Barnes' Notes on the Bible

I am the Lord thy God ... - See Exodus 20:2. The meaning is, “I am Yahweh, that God; the God to be worshipped and honored by thee; I only am thy God, and no other god is to be recognized or acknowledged by thee.” The foundation of the claim to exclusive service and devotion is here laid in the fact that he had brought them out of the land of Egypt. Literally, had caused them to ascend, or go up from that land. The claim thus asserted seems to be twofold:

(a) that in doing this, he had shown that he was God, or that he had performed a work which none but God could perform, and had thus shown his existence and power; and

(b) that by this he had brought them under special obligations to himself, inasmuch as they owed all that they had - their national existence and liberty - entirely to him.

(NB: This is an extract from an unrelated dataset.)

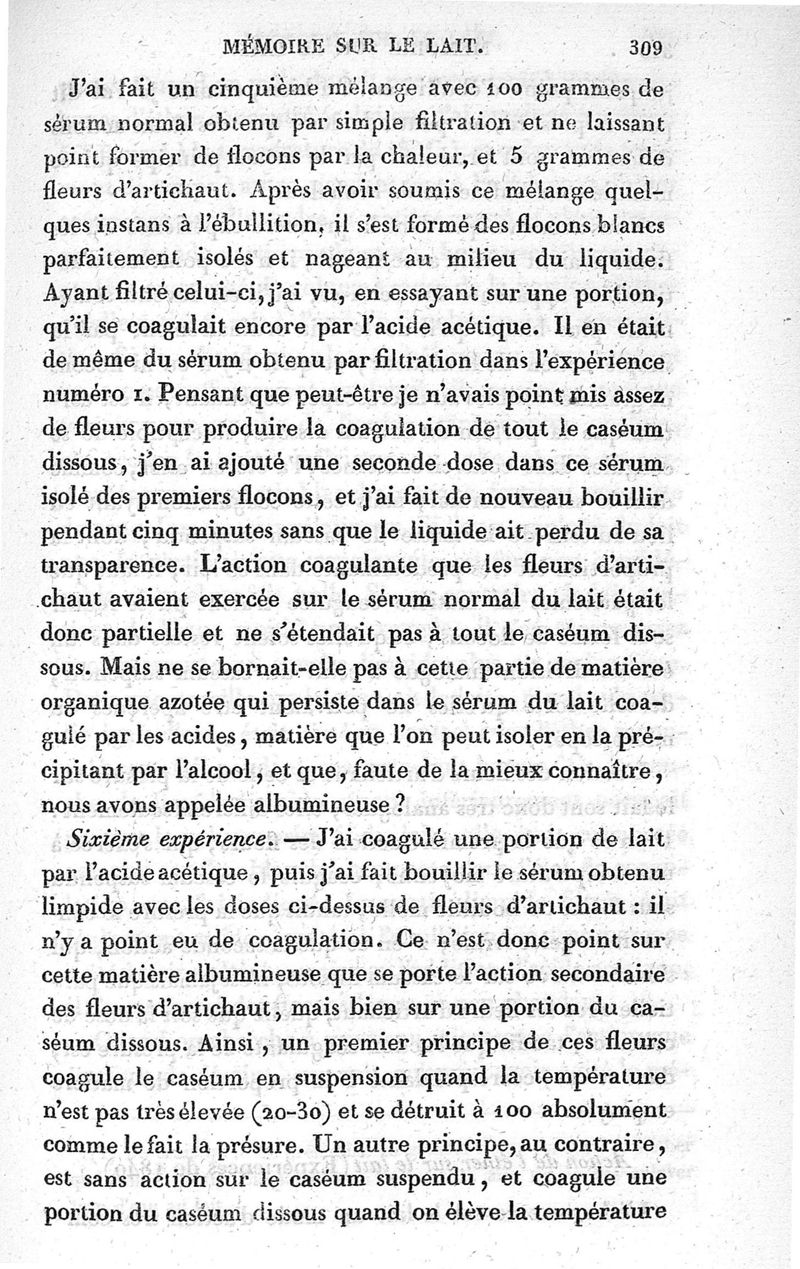 MÉMOIRE SUR LE LAIT. 309

J'ai fait un cinquième mélange avec 100 grammes de sérum normal obtenu par simple filtration et ne laissant point former de flocons par la chaleur, et 5 grammes de fleurs d'artichaut. Après avoir soumis ce mélange quelques instans à l'ébullition, il s'est formé des flocons blancs parfaitement isolés et nageant au milieu du liquide. Ayant filtré celui-ci, j'ai vu, en essayant sur une portion, qu'il se coagulait encore par l'acide acétique. Il en était de même du sérum obtenu par filtration dans l'expérience numéro 1. Pensant que peut-être je n'avais point mis assez de fleurs pour produire la coagulation de tout le caséum dissous, j'en ai ajouté une seconde dose dans ce sérum isolé des premiers flocons, et j'ai fait de nouveau bouillir pendant cinq minutes sans que le liquide ait perdu de sa transparence. L'action coagulante que les fleurs d'artichaut avaient exercée sur le sérum normal du lait était donc partielle et ne s'étendait pas à tout le caséum dissous. Mais ne se bornait-elle pas à cette partie de matière organique azotée qui persiste dans le sérum du lait coagulé par les acides, matière que l'on peut isoler en la précipitant par l'alcool, et que, faute de la mieux connaître, nous avons appelée albumineuse?

Sixième expérience. — J'ai coagulé une portion de lait par l'acide acétique, puis j'ai fait bouillir le sérum obtenu limpide avec les doses ci-dessus de fleurs d'artichaut : il n'y a point eu de coagulation. Ce n'est donc point sur cette matière albumineuse que se porte l'action secondaire des fleurs d'artichaut, mais bien sur une portion du caséum dissous. Ainsi, un premier principe de ces fleurs coagule le caséum en suspension quand la température n'est pas très élevée (20-30) et se détruit à 100 absolument comme le fait la présure. Un autre principe, au contraire, est sans action sur le caséum suspendu, et coagule une portion du caséum dissous quand on élève la température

Open thy mouth wide, and I will fill it - Possibly an allusion to young birds, when fed by the parent-bird. The meaning here is, “I can amply supply all your needs. You need not go to other gods - the gods of other lands - as if there were any deficiency in my power or resources; as if I were not able to meet your necessities. All your needs I can meet. Ask what you need - what you will; come to me and make any request with reference to yourselves as individuals or as a nation - to this life or the life to come - and you will find in me all abundant supply for all your needs, and a willingness to bless you commensurate with my resources.” What is here said of the Hebrews may be said of the people of God at all times. There is not a want of our nature - of our bodies or our souls; a want pertaining to this life or the life to come - to ourselves, to our families, to our friends, to the church, or to our country - which God is not able to meet; and there is not a real necessity in any of these respects which he is not willing to meet. Why, then, should his people ever turn for happiness to the “weak and beggarly elements of the world” (compare the notes at Galatians 4:9), as if God could not satisfy them? Why should they seek for happiness in vain amusements, or in sensual pleasures, as if God could not, or would not, supply the real needs of their souls?

Clarke's Notes on the Bible

Verse Psalms 81:10. Open thy mouth wide — Let thy desires be ever so extensive, I will gratify them if thou wilt be faithful to me. Thou shalt lack no manner of thing that is good.